> [WHAT YOU WILL DO]: Copy out all of the material below, swapping "palm frond" for "palm leaf" wherever it occurs and changing nothing else.

--------------------

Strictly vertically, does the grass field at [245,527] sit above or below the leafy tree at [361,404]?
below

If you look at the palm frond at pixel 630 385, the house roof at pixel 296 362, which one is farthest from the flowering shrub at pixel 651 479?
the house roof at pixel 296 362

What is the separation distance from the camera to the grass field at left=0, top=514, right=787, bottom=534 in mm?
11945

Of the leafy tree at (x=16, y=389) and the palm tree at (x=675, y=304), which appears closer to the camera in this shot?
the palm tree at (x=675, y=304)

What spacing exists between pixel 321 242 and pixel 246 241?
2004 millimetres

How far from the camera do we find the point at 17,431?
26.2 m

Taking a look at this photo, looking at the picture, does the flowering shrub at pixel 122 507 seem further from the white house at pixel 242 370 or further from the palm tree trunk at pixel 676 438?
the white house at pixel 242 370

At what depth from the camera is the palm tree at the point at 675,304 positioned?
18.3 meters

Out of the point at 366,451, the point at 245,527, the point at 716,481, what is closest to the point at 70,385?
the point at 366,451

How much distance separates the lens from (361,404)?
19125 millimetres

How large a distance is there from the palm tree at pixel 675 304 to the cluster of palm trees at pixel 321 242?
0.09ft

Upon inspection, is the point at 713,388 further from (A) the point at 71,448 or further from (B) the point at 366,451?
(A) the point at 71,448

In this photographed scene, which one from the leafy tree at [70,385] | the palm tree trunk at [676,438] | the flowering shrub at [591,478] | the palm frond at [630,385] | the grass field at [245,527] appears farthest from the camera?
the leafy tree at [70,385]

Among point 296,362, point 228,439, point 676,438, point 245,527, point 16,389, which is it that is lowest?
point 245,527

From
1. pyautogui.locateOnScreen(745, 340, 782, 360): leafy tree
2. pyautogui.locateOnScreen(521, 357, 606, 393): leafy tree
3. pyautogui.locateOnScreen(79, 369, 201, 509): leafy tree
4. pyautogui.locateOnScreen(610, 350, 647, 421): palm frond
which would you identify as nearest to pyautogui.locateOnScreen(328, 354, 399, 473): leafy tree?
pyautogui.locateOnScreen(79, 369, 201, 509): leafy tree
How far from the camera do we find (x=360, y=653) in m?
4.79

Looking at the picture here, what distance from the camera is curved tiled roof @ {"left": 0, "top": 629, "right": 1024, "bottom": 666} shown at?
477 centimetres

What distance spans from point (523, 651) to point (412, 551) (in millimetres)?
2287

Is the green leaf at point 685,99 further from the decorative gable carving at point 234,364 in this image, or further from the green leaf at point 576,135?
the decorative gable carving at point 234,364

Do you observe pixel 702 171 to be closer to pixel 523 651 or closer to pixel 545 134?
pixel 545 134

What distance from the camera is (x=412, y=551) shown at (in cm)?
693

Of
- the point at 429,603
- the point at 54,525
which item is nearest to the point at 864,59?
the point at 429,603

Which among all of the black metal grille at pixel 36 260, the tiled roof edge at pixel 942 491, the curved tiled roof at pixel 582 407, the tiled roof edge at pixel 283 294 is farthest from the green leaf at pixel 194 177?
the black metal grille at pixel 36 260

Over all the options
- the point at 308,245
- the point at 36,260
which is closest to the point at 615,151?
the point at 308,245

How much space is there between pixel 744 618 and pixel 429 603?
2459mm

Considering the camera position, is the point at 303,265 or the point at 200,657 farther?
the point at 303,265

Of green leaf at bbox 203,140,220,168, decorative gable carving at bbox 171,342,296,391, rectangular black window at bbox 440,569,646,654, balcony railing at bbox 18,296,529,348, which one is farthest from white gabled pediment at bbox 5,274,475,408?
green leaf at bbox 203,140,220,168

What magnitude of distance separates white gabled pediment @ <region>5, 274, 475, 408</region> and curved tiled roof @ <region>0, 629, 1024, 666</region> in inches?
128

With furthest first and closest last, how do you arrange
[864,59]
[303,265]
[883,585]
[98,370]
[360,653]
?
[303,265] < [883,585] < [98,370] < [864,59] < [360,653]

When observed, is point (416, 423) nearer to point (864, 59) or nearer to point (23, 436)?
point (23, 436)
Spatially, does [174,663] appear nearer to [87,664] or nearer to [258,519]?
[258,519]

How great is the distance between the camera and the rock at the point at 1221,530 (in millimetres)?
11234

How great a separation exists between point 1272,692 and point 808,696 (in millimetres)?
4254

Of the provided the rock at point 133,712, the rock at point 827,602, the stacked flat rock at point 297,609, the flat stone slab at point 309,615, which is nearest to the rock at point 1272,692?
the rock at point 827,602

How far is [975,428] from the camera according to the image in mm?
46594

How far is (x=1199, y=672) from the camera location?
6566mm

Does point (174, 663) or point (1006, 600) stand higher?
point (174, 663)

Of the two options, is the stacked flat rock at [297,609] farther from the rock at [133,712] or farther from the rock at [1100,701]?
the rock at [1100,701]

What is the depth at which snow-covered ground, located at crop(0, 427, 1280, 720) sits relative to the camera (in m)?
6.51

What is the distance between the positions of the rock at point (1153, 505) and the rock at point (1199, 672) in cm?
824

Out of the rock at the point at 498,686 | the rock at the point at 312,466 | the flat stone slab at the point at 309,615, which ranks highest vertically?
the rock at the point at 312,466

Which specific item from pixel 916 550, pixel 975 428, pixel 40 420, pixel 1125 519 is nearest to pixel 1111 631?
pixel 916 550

--------------------

> [EXERCISE RESULT]:
Strictly vertically, does the grass field at [245,527] sit above or below the leafy tree at [361,404]?
below

If you look at the palm leaf at pixel 630 385, the house roof at pixel 296 362, which one is farthest from the flowering shrub at pixel 651 479?
the house roof at pixel 296 362

What is the separation distance from the camera to the grass field at left=0, top=514, right=787, bottom=534 in mm?
11945

Of the leafy tree at (x=16, y=389) and the palm tree at (x=675, y=304), which appears closer to the camera in this shot?
the palm tree at (x=675, y=304)

What spacing exists between pixel 321 242 and pixel 246 241?
2004 millimetres

How far from the camera do we find the point at 17,431?
26.2 m

Taking a look at this photo, looking at the picture, does the flowering shrub at pixel 122 507 seem further from the white house at pixel 242 370 or further from the palm tree trunk at pixel 676 438?
the white house at pixel 242 370

At what depth from the camera is the palm tree at the point at 675,304 positioned?
18.3 meters

Out of the point at 366,451, the point at 245,527, the point at 716,481, what is closest to the point at 70,385?
the point at 366,451

How much distance separates the lens from (361,404)?
19125 millimetres

How large a distance is there from the palm tree at pixel 675 304 to the cluster of palm trees at pixel 321 242?
0.09ft

Upon inspection, is the point at 713,388 further from (A) the point at 71,448 or further from (B) the point at 366,451?
(A) the point at 71,448

In this photographed scene, which one from the leafy tree at [70,385] | the palm tree trunk at [676,438] | the flowering shrub at [591,478] | the palm leaf at [630,385] | the grass field at [245,527] appears farthest from the camera?
the leafy tree at [70,385]

Among point 296,362, point 228,439, point 676,438, point 245,527, point 16,389, which is it that is lowest?
point 245,527

From
1. pyautogui.locateOnScreen(745, 340, 782, 360): leafy tree
2. pyautogui.locateOnScreen(521, 357, 606, 393): leafy tree
3. pyautogui.locateOnScreen(79, 369, 201, 509): leafy tree
4. pyautogui.locateOnScreen(610, 350, 647, 421): palm leaf
which would you identify as nearest to pyautogui.locateOnScreen(328, 354, 399, 473): leafy tree?
pyautogui.locateOnScreen(79, 369, 201, 509): leafy tree
How far from the camera do we find (x=360, y=653) in m?
4.79

Looking at the picture here, what distance from the camera is curved tiled roof @ {"left": 0, "top": 629, "right": 1024, "bottom": 666} shown at?
477 centimetres

What distance spans from point (523, 651) to point (412, 551) (in millimetres)?
2287

Is the green leaf at point 685,99 further from the decorative gable carving at point 234,364 in this image, or further from the green leaf at point 576,135?
the decorative gable carving at point 234,364

Do you observe pixel 702 171 to be closer to pixel 523 651 or closer to pixel 545 134?
pixel 545 134

What distance from the camera is (x=412, y=551) shown at (in cm)?
693

Of
- the point at 429,603
- the point at 54,525
which item is nearest to the point at 864,59?
the point at 429,603

Which among all of the black metal grille at pixel 36 260, the tiled roof edge at pixel 942 491, the curved tiled roof at pixel 582 407, the tiled roof edge at pixel 283 294 is farthest from the green leaf at pixel 194 177?
the black metal grille at pixel 36 260

Over all the options
- the point at 308,245
- the point at 36,260
which is closest to the point at 615,151?
the point at 308,245

How much space is there between pixel 744 618 and pixel 429 603?
2459mm

Considering the camera position, is the point at 303,265 or the point at 200,657 farther?
the point at 303,265

Of green leaf at bbox 203,140,220,168, decorative gable carving at bbox 171,342,296,391, rectangular black window at bbox 440,569,646,654, balcony railing at bbox 18,296,529,348, which one is farthest from white gabled pediment at bbox 5,274,475,408?
green leaf at bbox 203,140,220,168

What magnitude of distance separates white gabled pediment @ <region>5, 274, 475, 408</region> and curved tiled roof @ <region>0, 629, 1024, 666</region> in inches?
128

With furthest first and closest last, how do you arrange
[864,59]
[303,265]
[883,585]
[98,370]
[360,653]
?
[303,265] < [883,585] < [98,370] < [864,59] < [360,653]

When observed, is point (416, 423) nearer to point (864, 59) or nearer to point (23, 436)?
point (23, 436)
Spatially, does [174,663] appear nearer to [87,664] or nearer to [258,519]?
[258,519]

How great is the distance between the camera and the rock at the point at 1221,530 (in millimetres)?
11234

How great a separation exists between point 1272,692 and point 808,696 (in millimetres)?
4254

Of the provided the rock at point 133,712, the rock at point 827,602, the stacked flat rock at point 297,609, the flat stone slab at point 309,615, which is nearest to the rock at point 1272,692?
the rock at point 827,602

How far is [975,428] from the camera according to the image in mm?
46594

How far is (x=1199, y=672) from the camera location?
6566mm

Does point (174, 663) or point (1006, 600) stand higher?
point (174, 663)

Of the two options, is the stacked flat rock at [297,609] farther from the rock at [133,712] or farther from the rock at [1100,701]?
the rock at [1100,701]

What is the depth at which snow-covered ground, located at crop(0, 427, 1280, 720) sits relative to the camera (in m)?
6.51

What is the distance between the positions of the rock at point (1153, 505) and the rock at point (1199, 672) in cm?
824

Out of the rock at the point at 498,686 | the rock at the point at 312,466 | the flat stone slab at the point at 309,615, which ranks highest vertically?
the rock at the point at 312,466

Which specific item from pixel 916 550, pixel 975 428, pixel 40 420, pixel 1125 519 is nearest to pixel 1111 631?
pixel 916 550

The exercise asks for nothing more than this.